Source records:
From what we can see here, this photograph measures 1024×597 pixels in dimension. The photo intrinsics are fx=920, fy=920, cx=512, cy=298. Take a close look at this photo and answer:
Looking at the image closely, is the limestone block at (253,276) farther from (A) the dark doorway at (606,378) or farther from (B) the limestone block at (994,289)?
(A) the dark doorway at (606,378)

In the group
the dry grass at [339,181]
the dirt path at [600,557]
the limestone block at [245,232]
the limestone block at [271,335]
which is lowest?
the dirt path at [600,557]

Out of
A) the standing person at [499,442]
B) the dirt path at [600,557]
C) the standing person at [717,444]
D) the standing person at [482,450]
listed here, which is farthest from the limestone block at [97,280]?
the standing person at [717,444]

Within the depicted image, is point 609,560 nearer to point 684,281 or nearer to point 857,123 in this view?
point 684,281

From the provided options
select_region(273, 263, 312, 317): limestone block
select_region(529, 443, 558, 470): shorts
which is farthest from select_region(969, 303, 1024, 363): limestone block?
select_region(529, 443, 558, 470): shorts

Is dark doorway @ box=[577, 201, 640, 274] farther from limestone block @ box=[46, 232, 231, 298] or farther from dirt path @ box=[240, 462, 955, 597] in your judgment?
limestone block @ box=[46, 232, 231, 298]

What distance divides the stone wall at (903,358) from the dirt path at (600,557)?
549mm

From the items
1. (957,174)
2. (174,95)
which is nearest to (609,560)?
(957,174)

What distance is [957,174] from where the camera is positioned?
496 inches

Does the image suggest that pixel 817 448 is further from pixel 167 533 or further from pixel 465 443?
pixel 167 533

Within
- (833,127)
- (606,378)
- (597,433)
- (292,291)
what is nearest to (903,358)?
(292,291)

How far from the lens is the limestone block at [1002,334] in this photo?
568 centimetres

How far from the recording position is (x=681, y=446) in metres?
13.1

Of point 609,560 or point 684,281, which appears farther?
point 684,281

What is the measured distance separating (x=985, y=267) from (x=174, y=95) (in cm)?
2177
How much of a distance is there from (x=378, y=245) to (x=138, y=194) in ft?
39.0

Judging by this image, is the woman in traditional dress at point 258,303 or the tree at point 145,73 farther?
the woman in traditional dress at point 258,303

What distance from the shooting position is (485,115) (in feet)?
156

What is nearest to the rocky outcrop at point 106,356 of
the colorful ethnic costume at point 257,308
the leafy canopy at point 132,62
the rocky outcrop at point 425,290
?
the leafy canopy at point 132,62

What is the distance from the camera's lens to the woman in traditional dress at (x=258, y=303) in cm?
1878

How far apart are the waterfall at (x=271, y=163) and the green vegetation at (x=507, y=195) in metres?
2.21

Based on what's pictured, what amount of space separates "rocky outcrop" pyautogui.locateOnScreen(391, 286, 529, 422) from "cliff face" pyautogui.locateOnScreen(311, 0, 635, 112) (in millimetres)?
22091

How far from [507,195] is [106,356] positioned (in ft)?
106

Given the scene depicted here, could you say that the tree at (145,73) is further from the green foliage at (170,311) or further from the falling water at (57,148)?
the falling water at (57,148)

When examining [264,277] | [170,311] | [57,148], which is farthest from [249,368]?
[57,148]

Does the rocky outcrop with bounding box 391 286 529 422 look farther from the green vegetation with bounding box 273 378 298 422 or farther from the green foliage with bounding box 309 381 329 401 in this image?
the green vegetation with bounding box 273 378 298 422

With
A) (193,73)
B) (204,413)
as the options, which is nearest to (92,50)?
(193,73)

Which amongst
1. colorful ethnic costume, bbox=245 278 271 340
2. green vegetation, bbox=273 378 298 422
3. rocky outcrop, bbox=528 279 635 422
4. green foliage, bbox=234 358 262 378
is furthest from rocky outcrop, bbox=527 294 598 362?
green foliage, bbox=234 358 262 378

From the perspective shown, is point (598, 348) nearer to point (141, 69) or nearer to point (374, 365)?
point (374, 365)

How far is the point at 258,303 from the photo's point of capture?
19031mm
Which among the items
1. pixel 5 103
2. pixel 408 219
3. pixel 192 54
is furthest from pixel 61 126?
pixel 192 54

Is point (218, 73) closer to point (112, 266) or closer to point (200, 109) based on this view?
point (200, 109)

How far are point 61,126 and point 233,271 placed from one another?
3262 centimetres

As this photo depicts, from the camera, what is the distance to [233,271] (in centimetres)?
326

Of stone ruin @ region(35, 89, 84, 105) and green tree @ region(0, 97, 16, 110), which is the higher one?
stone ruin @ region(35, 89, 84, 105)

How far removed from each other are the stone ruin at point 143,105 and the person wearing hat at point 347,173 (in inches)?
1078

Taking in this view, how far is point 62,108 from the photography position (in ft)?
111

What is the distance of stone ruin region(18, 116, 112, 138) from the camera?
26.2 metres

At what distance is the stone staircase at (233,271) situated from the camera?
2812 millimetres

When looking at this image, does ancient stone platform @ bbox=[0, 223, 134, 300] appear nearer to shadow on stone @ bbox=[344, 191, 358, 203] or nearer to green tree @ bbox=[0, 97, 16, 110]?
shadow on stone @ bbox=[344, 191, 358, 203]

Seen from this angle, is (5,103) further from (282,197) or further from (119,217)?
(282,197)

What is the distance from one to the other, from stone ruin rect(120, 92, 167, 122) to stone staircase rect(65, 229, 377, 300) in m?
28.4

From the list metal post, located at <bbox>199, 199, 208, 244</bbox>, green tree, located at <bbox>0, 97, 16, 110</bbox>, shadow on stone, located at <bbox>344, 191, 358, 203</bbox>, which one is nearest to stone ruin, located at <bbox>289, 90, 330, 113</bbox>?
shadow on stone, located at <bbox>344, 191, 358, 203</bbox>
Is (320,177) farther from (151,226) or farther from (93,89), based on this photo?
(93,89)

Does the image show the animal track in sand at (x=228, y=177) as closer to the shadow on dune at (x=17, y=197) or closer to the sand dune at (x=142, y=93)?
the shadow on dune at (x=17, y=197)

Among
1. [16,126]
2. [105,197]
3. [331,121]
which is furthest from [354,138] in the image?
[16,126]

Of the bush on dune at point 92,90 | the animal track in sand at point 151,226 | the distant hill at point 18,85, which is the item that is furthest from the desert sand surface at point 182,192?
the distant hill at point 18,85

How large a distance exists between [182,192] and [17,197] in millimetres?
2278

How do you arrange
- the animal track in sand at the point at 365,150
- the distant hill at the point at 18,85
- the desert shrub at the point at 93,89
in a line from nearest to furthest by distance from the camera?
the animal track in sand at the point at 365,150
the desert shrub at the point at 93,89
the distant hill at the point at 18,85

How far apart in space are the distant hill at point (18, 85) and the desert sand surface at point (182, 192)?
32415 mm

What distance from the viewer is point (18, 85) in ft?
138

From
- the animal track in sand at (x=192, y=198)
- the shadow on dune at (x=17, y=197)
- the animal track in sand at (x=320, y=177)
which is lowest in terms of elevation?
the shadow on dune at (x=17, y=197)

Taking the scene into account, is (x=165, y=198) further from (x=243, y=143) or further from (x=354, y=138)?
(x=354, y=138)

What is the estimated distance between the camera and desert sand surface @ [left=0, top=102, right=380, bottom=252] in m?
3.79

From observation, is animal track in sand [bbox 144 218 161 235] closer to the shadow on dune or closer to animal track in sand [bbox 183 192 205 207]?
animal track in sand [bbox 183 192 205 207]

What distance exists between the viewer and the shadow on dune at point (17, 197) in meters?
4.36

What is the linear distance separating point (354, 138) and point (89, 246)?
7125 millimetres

To be done:
Print every record above exactly as written.

Written solution:
From what we can see here, this photograph measures 1024×597 pixels in dimension. The photo intrinsics are fx=920, fy=920, cx=512, cy=298. Take a close look at this photo and answer:
Looking at the image closely, is the limestone block at (253,276) farther from (A) the dark doorway at (606,378) or farther from (B) the limestone block at (994,289)?
(A) the dark doorway at (606,378)

In the group
the dry grass at [339,181]
the dirt path at [600,557]
the limestone block at [245,232]
the limestone block at [271,335]
which is lowest?
the dirt path at [600,557]

Out of
A) the standing person at [499,442]
B) the dirt path at [600,557]
C) the standing person at [717,444]
D) the standing person at [482,450]
listed here, which is farthest from the limestone block at [97,280]?
the standing person at [717,444]

Within the depicted image, is point 609,560 nearer to point 684,281 or nearer to point 857,123 in this view?
point 684,281

From the provided options
select_region(273, 263, 312, 317): limestone block
select_region(529, 443, 558, 470): shorts
which is farthest from select_region(969, 303, 1024, 363): limestone block?
select_region(529, 443, 558, 470): shorts

Is dark doorway @ box=[577, 201, 640, 274] farther from limestone block @ box=[46, 232, 231, 298] or farther from dirt path @ box=[240, 462, 955, 597] in your judgment?
limestone block @ box=[46, 232, 231, 298]

What distance divides the stone wall at (903,358) from the dirt path at (600,557)?
549mm

From the items
1. (957,174)
2. (174,95)
which is nearest to (609,560)?
(957,174)

What distance is [957,174] from where the camera is positioned?
496 inches

Does the image suggest that pixel 817 448 is further from pixel 167 533 or further from pixel 465 443?
pixel 167 533

Within
- (833,127)
- (606,378)
- (597,433)
- (292,291)
what is nearest to (903,358)?
(292,291)

How far from the lens is the limestone block at [1002,334] in this photo?
568 centimetres

How far from the recording position is (x=681, y=446) in metres?
13.1

Of point 609,560 or point 684,281, which appears farther?
point 684,281

What is the measured distance separating (x=985, y=267) from (x=174, y=95) (in cm)?
2177
How much of a distance is there from (x=378, y=245) to (x=138, y=194) in ft?
39.0

Judging by this image, is the woman in traditional dress at point 258,303 or the tree at point 145,73 farther?
the woman in traditional dress at point 258,303

What distance from the shooting position is (485,115) (in feet)?
156

What is nearest to the rocky outcrop at point 106,356 of
the colorful ethnic costume at point 257,308
the leafy canopy at point 132,62
the rocky outcrop at point 425,290
?
the leafy canopy at point 132,62

What is the distance from the camera's lens to the woman in traditional dress at (x=258, y=303) in cm?
1878

How far apart are the waterfall at (x=271, y=163) and the green vegetation at (x=507, y=195) in metres?
2.21

Based on what's pictured, what amount of space separates "rocky outcrop" pyautogui.locateOnScreen(391, 286, 529, 422) from "cliff face" pyautogui.locateOnScreen(311, 0, 635, 112) (in millimetres)?
22091

How far from [507,195] is [106,356] positioned (in ft)?
106

Given the scene depicted here, could you say that the tree at (145,73) is further from the green foliage at (170,311) or further from the falling water at (57,148)?
the falling water at (57,148)

When examining [264,277] | [170,311] | [57,148], which is farthest from [249,368]?
[57,148]

Does the rocky outcrop with bounding box 391 286 529 422 look farther from the green vegetation with bounding box 273 378 298 422 or farther from the green foliage with bounding box 309 381 329 401 in this image?
the green vegetation with bounding box 273 378 298 422

With
A) (193,73)
B) (204,413)
as the options, which is nearest to (92,50)?
(193,73)

Which amongst
1. colorful ethnic costume, bbox=245 278 271 340
2. green vegetation, bbox=273 378 298 422
3. rocky outcrop, bbox=528 279 635 422
4. green foliage, bbox=234 358 262 378
is furthest from rocky outcrop, bbox=527 294 598 362?
green foliage, bbox=234 358 262 378

From the perspective shown, is point (598, 348) nearer to point (141, 69) or nearer to point (374, 365)?
point (374, 365)

How far is the point at 258,303 from the photo's point of capture?
19031mm
Which among the items
1. pixel 5 103
2. pixel 408 219
3. pixel 192 54
is furthest from pixel 61 126?
pixel 192 54

Is point (218, 73) closer to point (112, 266) or closer to point (200, 109) based on this view?
point (200, 109)

How far are point 61,126 and point 233,271 placed from one another?
3262 centimetres

As this photo depicts, from the camera, what is the distance to [233,271] (in centimetres)?
326

Of stone ruin @ region(35, 89, 84, 105) and green tree @ region(0, 97, 16, 110), which is the higher one?
stone ruin @ region(35, 89, 84, 105)

How far removed from each other are the stone ruin at point 143,105 and the person wearing hat at point 347,173 (in inches)?
1078

Taking in this view, how far is point 62,108 from the photography position (in ft)?
111

What is the distance of stone ruin region(18, 116, 112, 138) from the camera?
26.2 metres

At what distance is the stone staircase at (233,271) situated from the camera?
2812 millimetres

When looking at this image, does ancient stone platform @ bbox=[0, 223, 134, 300] appear nearer to shadow on stone @ bbox=[344, 191, 358, 203] or nearer to green tree @ bbox=[0, 97, 16, 110]?
shadow on stone @ bbox=[344, 191, 358, 203]

Seen from this angle, is (5,103) further from (282,197) or further from (119,217)?
(282,197)

What is the distance from one to the other, from stone ruin rect(120, 92, 167, 122) to stone staircase rect(65, 229, 377, 300) in m?
28.4

From the list metal post, located at <bbox>199, 199, 208, 244</bbox>, green tree, located at <bbox>0, 97, 16, 110</bbox>, shadow on stone, located at <bbox>344, 191, 358, 203</bbox>, which one is nearest to stone ruin, located at <bbox>289, 90, 330, 113</bbox>?
shadow on stone, located at <bbox>344, 191, 358, 203</bbox>
Is (320,177) farther from (151,226) or farther from (93,89), based on this photo?
(93,89)

Does the image show the animal track in sand at (x=228, y=177) as closer to the shadow on dune at (x=17, y=197) or closer to the sand dune at (x=142, y=93)?
the shadow on dune at (x=17, y=197)

Among
1. [16,126]
2. [105,197]
3. [331,121]
which is furthest from [354,138] in the image?
[16,126]

Of the bush on dune at point 92,90 | the animal track in sand at point 151,226 | the distant hill at point 18,85, which is the item that is furthest from the desert sand surface at point 182,192?
the distant hill at point 18,85

How large a distance exists between [182,192] and [17,197] in millimetres?
2278

How do you arrange
- the animal track in sand at the point at 365,150
- the distant hill at the point at 18,85
- the desert shrub at the point at 93,89
in a line from nearest to furthest by distance from the camera?
the animal track in sand at the point at 365,150
the desert shrub at the point at 93,89
the distant hill at the point at 18,85

How far apart in space are the distant hill at point (18, 85) and the desert sand surface at point (182, 192)?
32415 mm

What distance from the viewer is point (18, 85) in ft?
138

From
- the animal track in sand at (x=192, y=198)
- the shadow on dune at (x=17, y=197)
- the animal track in sand at (x=320, y=177)
which is lowest in terms of elevation?
the shadow on dune at (x=17, y=197)

Taking the scene into account, is (x=165, y=198) further from (x=243, y=143) or further from (x=354, y=138)?
(x=354, y=138)

What is the estimated distance between the camera and desert sand surface @ [left=0, top=102, right=380, bottom=252] in m?
3.79

From observation, is animal track in sand [bbox 144 218 161 235] closer to the shadow on dune or closer to animal track in sand [bbox 183 192 205 207]?
animal track in sand [bbox 183 192 205 207]

What distance exists between the viewer and the shadow on dune at point (17, 197) in meters?
4.36

What is the linear distance separating point (354, 138) and point (89, 246)?
7125 millimetres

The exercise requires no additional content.